Material shown
========================

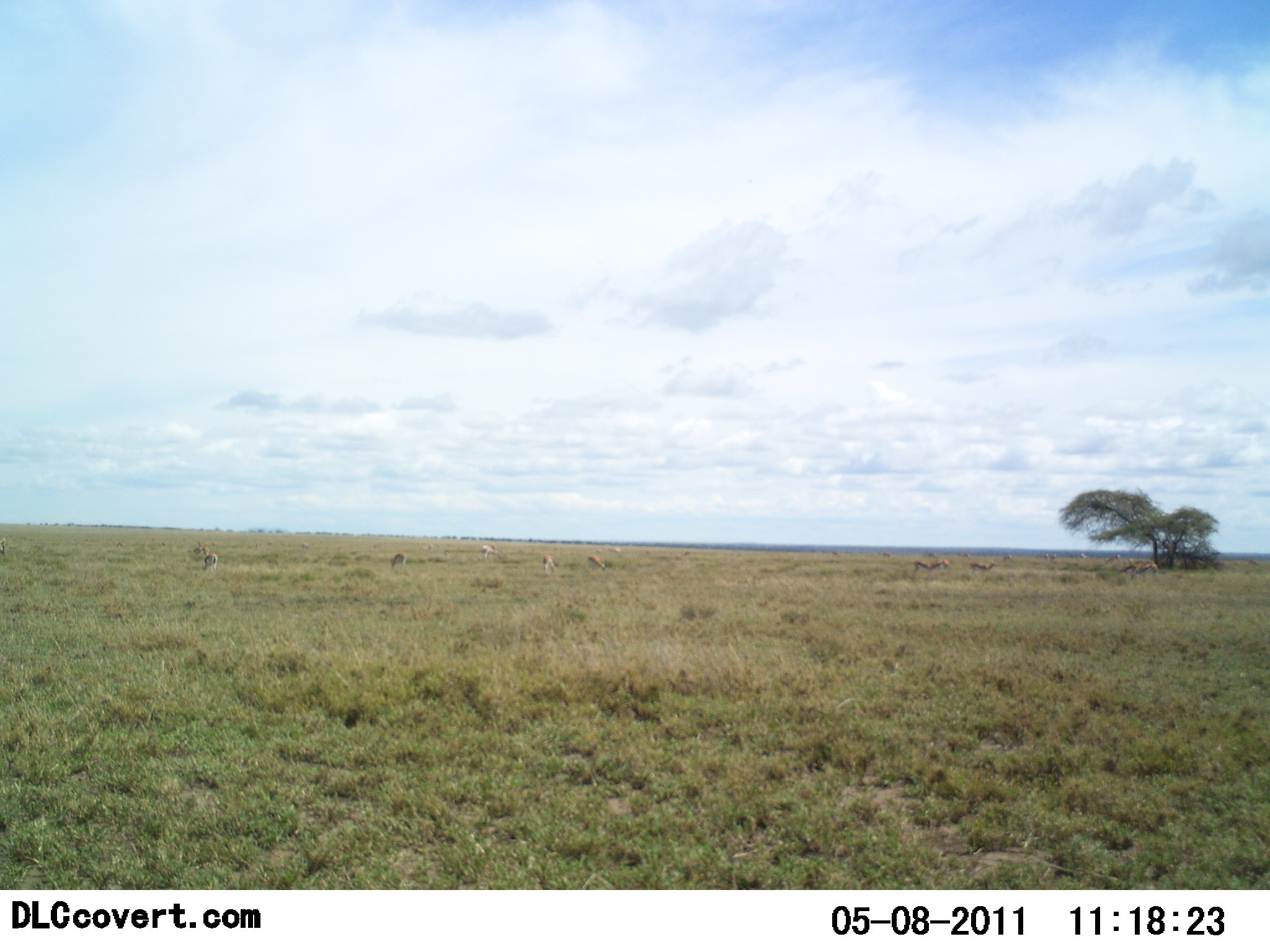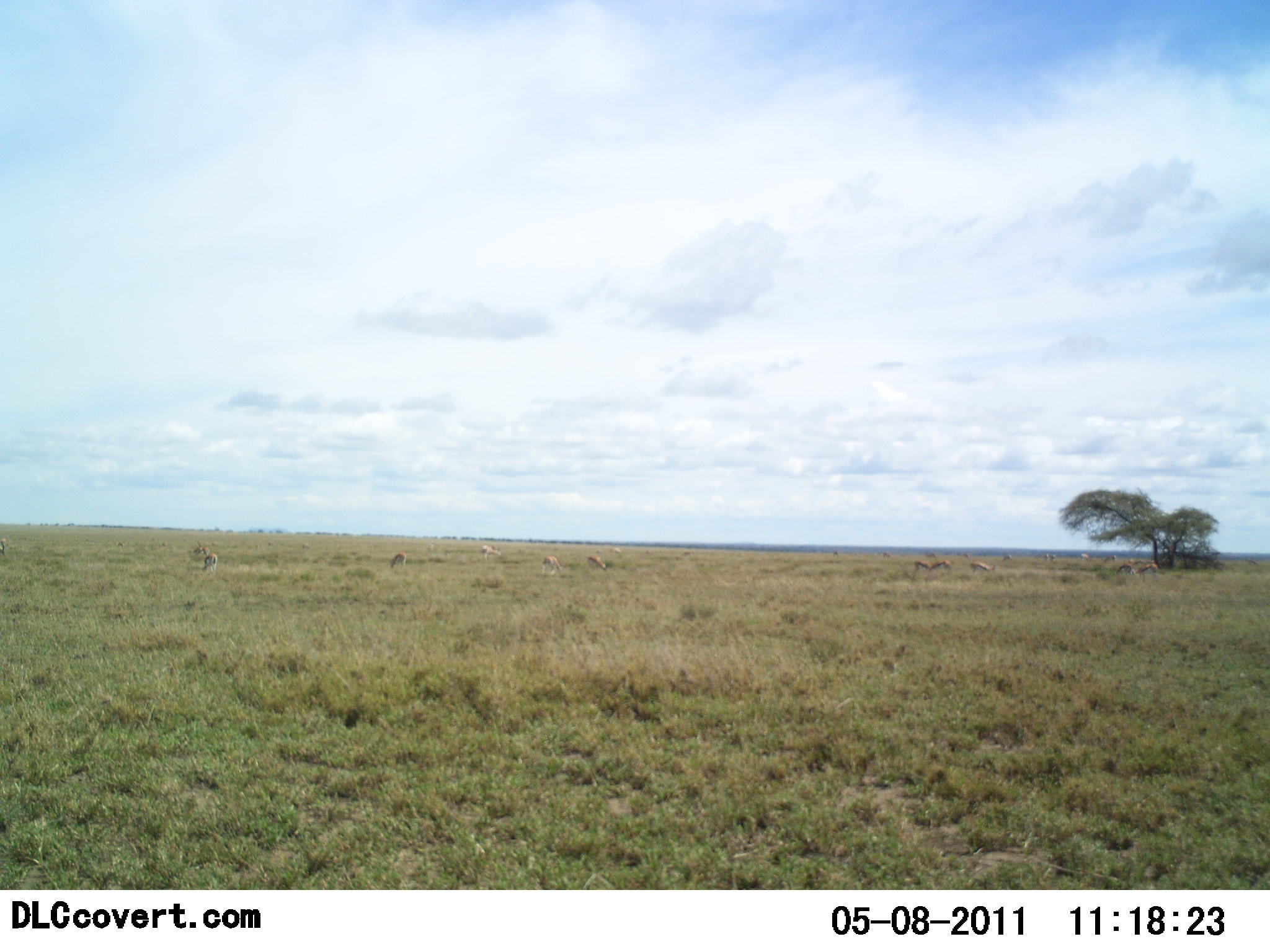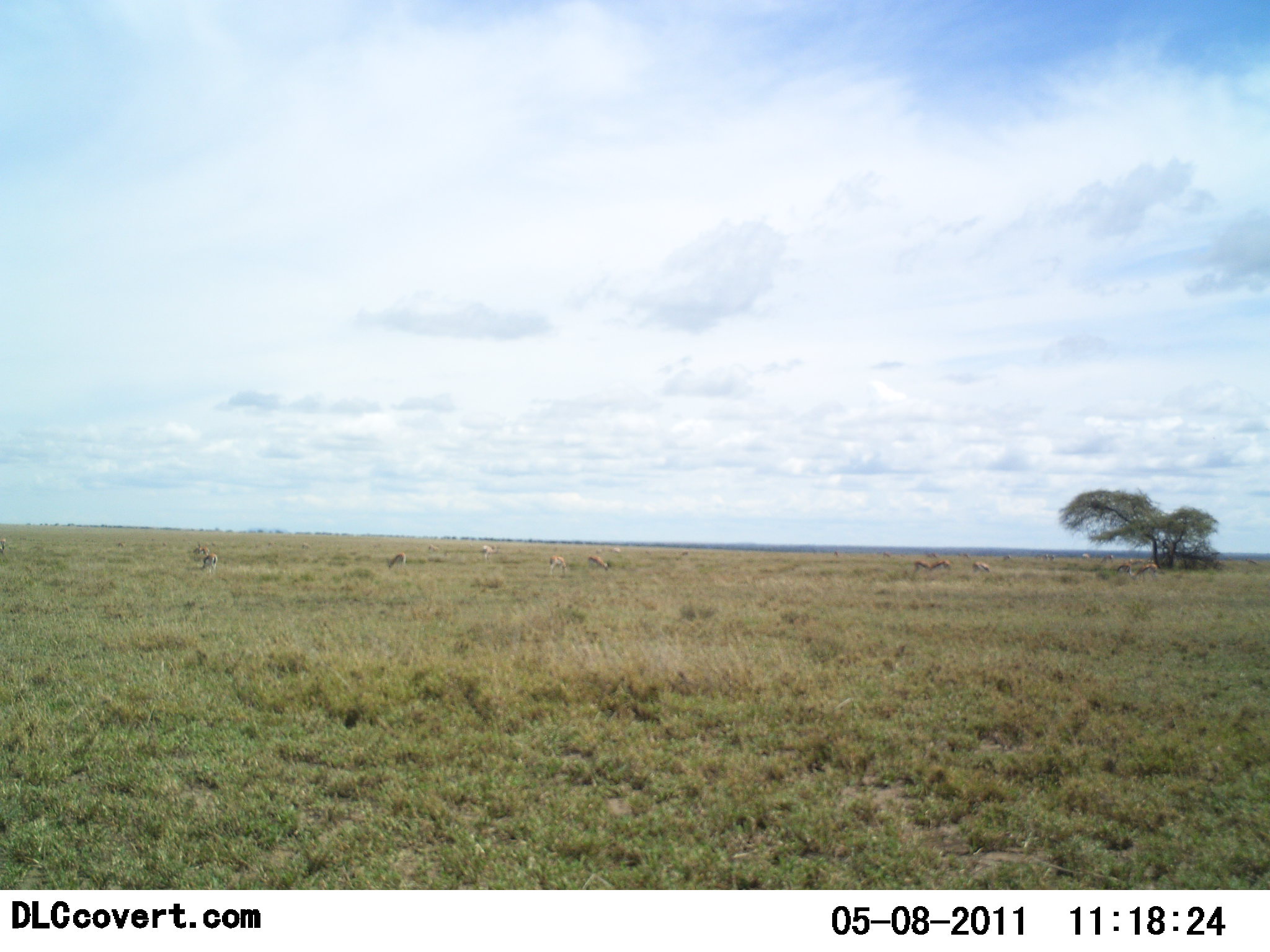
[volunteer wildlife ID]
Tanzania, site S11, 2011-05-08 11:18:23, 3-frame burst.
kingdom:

========================

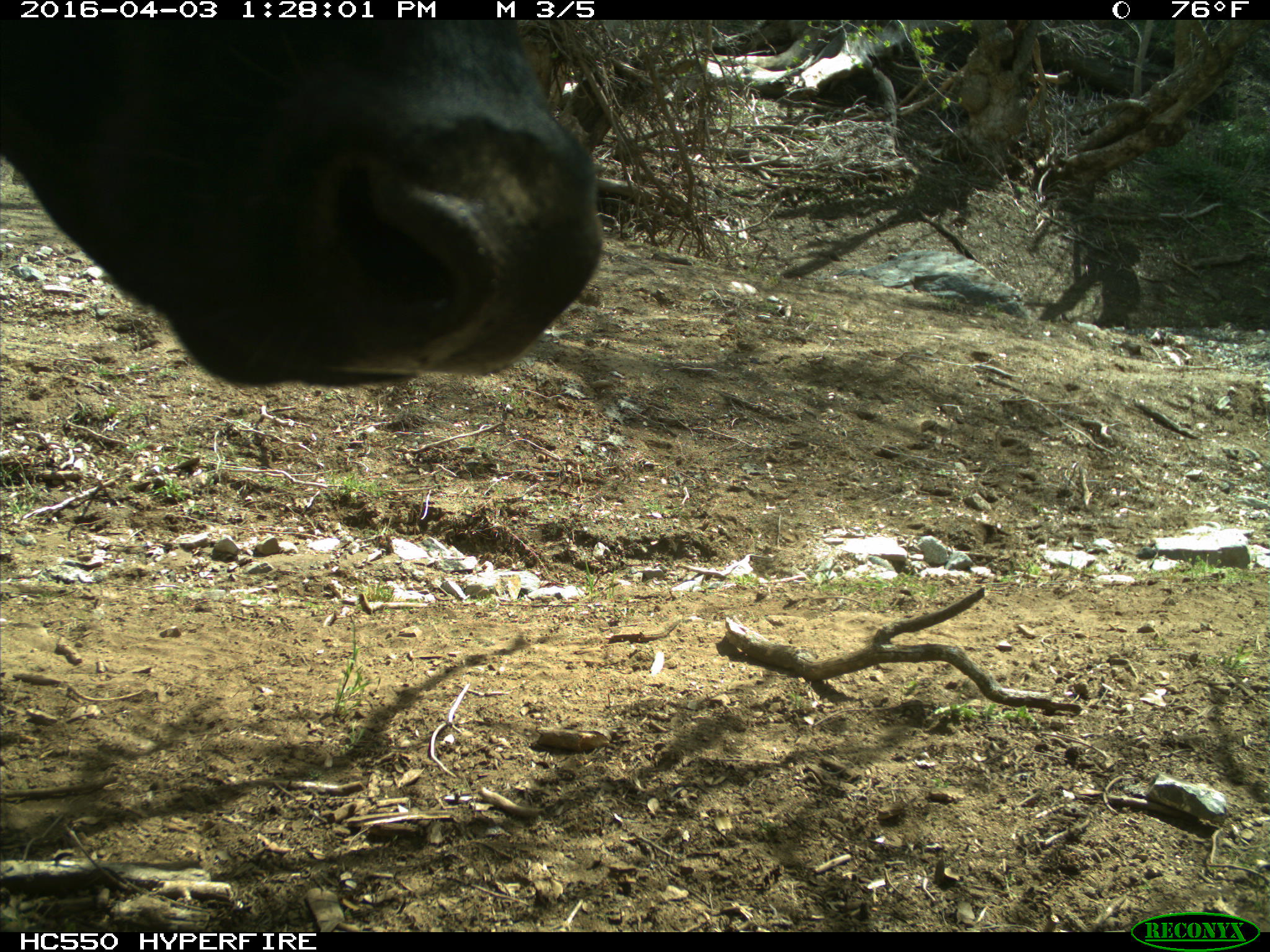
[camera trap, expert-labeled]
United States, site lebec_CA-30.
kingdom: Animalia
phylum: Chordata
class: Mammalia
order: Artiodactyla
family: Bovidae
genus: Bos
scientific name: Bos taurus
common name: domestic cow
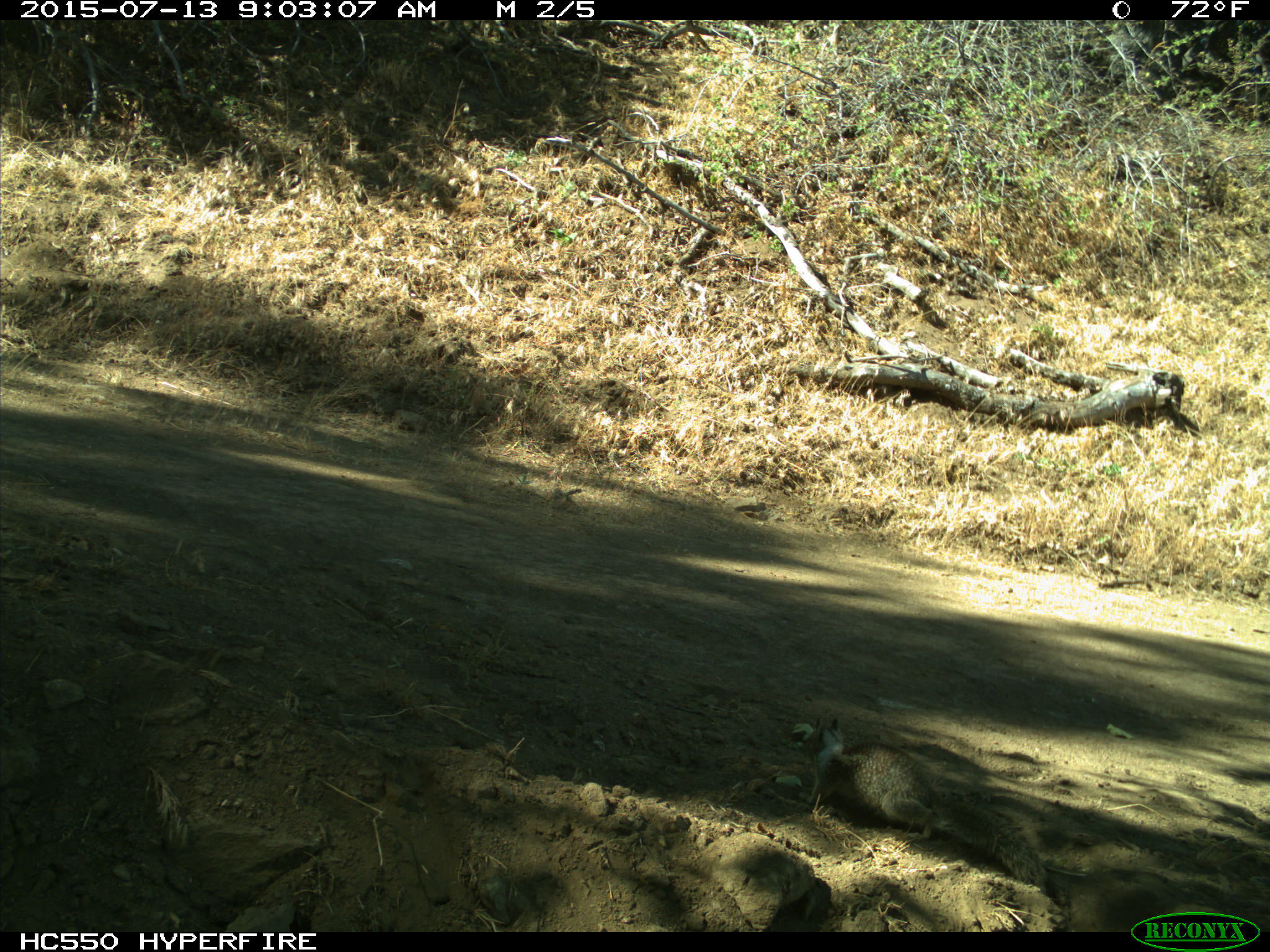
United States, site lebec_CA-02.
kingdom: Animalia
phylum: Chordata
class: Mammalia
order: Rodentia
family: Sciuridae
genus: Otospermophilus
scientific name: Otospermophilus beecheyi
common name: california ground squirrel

========================

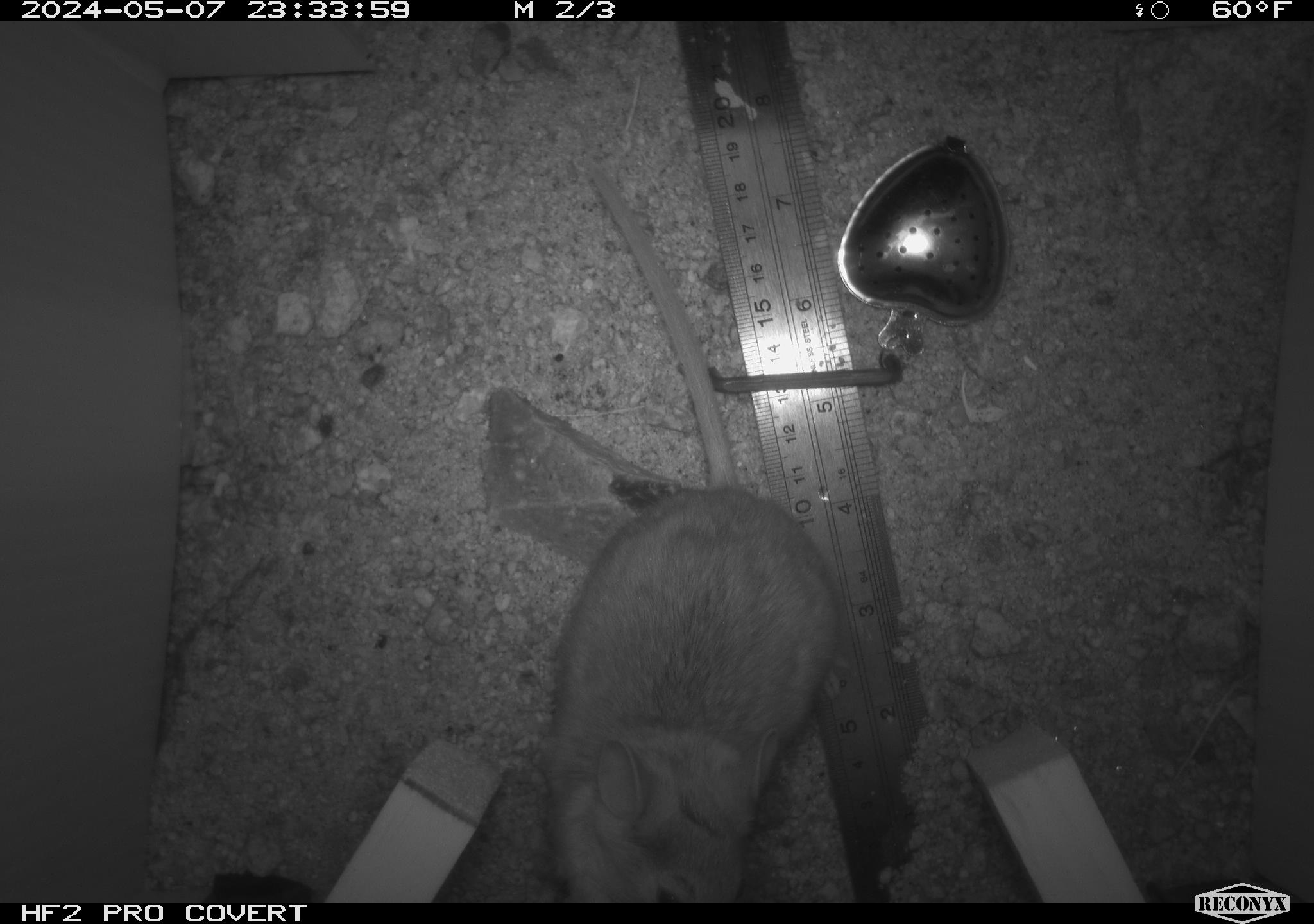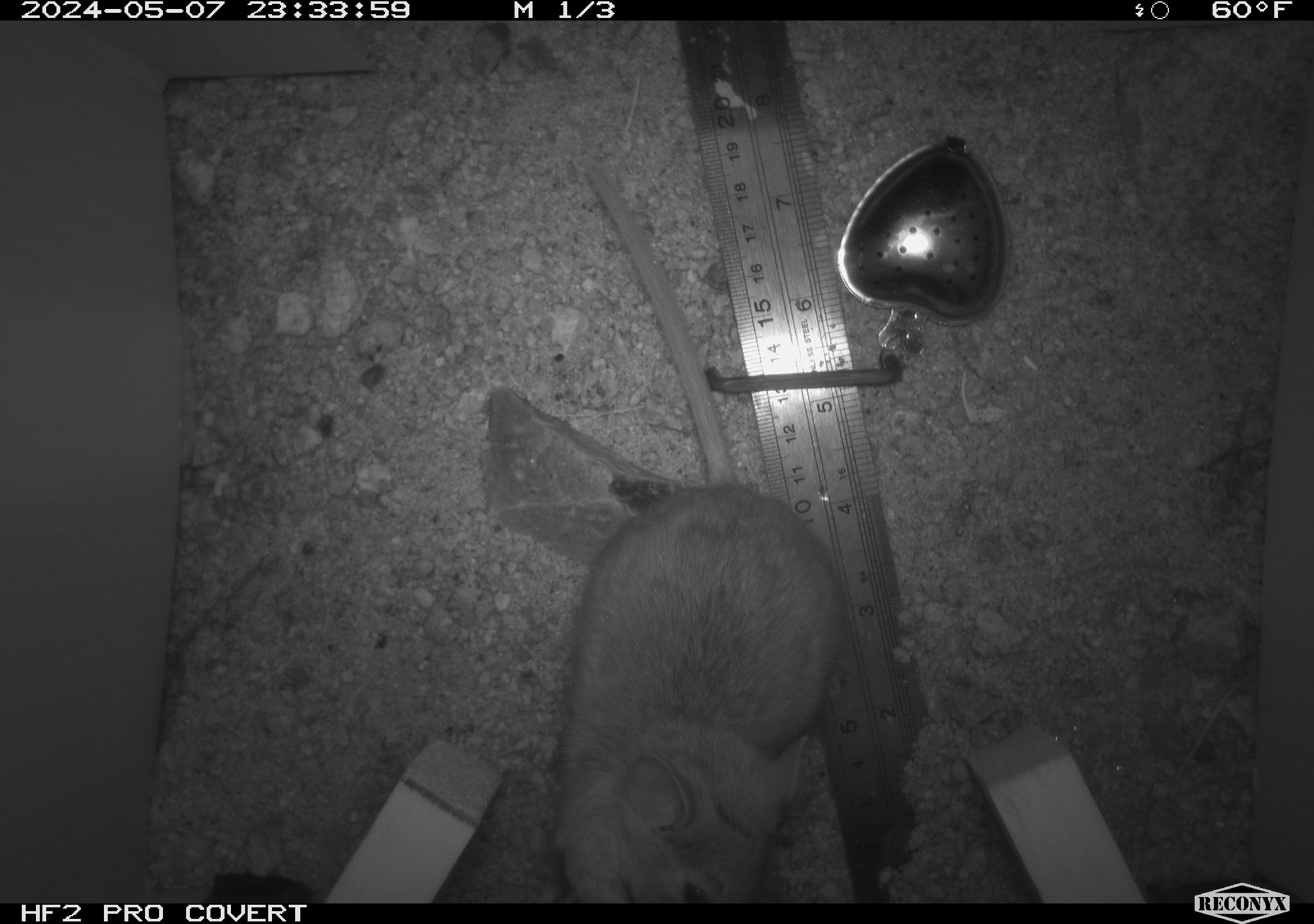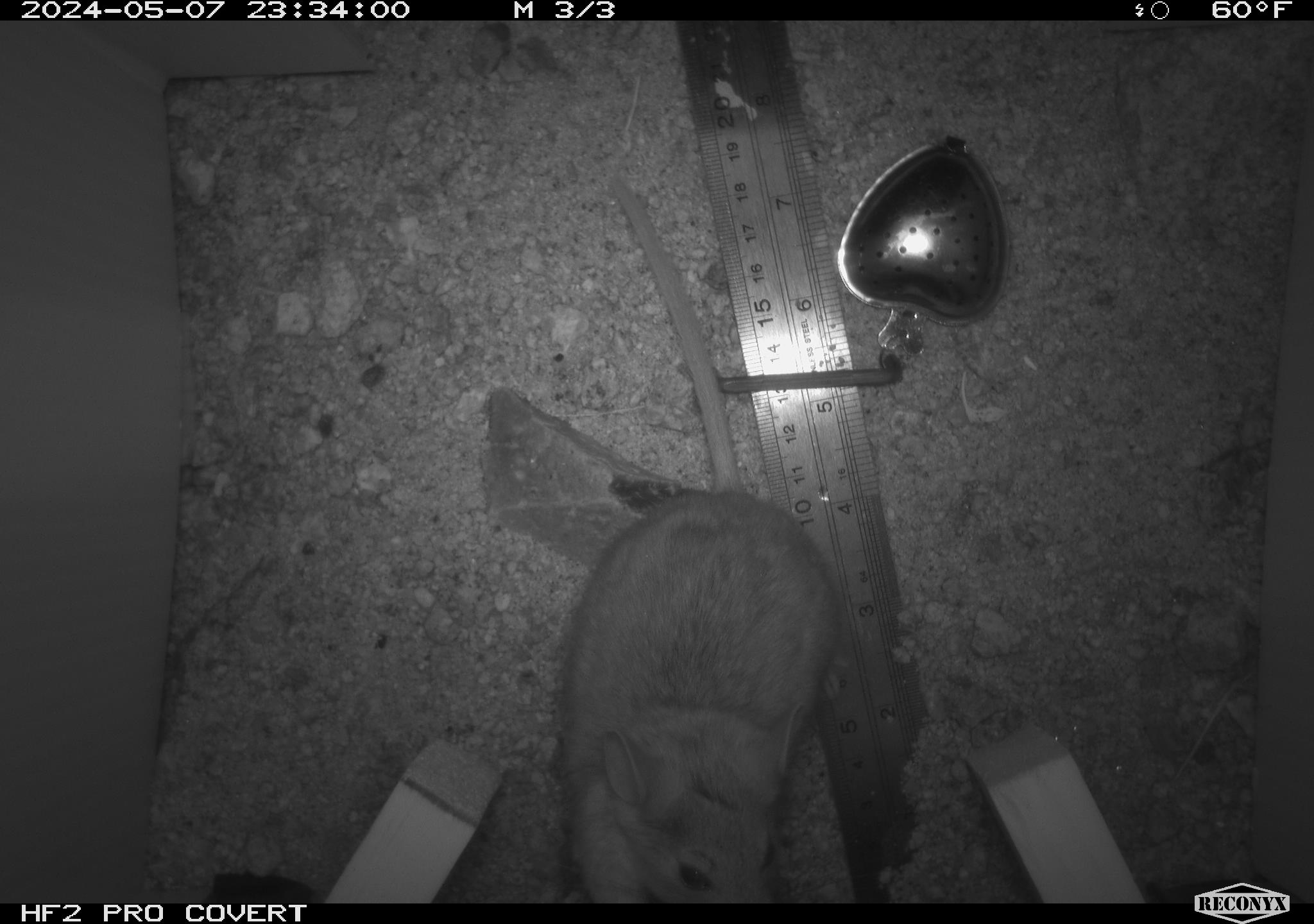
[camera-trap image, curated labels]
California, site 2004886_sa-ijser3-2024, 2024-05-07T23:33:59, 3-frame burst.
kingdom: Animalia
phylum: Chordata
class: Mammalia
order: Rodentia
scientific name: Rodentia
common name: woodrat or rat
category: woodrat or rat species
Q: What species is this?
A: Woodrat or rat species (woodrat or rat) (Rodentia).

========================

Show every line of the data that includes the string "name".

Task response
scientific name: Bos taurus
common name: domestic cow
scientific name: Otospermophilus beecheyi
common name: california ground squirrel
scientific name: Rodentia
common name: woodrat or rat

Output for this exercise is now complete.